◆ **Excerpted data**
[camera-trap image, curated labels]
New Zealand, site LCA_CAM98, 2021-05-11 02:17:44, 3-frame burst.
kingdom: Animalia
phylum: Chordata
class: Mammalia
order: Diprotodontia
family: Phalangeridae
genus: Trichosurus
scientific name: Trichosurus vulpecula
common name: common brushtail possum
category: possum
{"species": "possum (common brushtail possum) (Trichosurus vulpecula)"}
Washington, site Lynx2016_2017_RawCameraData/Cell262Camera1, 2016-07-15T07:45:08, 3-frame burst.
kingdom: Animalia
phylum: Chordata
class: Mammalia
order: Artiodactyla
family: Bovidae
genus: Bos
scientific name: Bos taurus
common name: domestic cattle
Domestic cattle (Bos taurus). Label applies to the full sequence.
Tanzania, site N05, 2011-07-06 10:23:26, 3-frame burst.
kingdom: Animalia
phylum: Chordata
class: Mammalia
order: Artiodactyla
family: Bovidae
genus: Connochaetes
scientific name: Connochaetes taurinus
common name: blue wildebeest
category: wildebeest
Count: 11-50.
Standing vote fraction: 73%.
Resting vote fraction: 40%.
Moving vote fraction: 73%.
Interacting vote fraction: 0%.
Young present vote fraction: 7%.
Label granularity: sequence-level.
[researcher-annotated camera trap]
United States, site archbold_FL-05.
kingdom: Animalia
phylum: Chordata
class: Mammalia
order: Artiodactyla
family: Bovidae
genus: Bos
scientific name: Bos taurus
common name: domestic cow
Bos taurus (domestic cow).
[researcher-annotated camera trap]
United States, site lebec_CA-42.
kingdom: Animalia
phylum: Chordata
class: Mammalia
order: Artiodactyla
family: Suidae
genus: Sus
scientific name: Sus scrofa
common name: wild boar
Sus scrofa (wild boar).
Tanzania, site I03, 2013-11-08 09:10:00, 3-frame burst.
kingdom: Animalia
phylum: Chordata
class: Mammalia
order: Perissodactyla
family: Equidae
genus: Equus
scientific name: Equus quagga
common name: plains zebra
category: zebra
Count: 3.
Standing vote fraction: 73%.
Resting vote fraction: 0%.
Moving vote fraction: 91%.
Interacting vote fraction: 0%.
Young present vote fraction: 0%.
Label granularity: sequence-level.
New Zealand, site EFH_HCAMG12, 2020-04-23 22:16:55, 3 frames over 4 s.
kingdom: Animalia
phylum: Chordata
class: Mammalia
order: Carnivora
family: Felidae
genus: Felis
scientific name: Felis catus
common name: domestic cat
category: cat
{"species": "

◆ **Instructions for the task**
Where a line in the entries holds the word "category", copy that line.

◆ **Expected answer**
category: possum
category: wildebeest
category: zebra
category: cat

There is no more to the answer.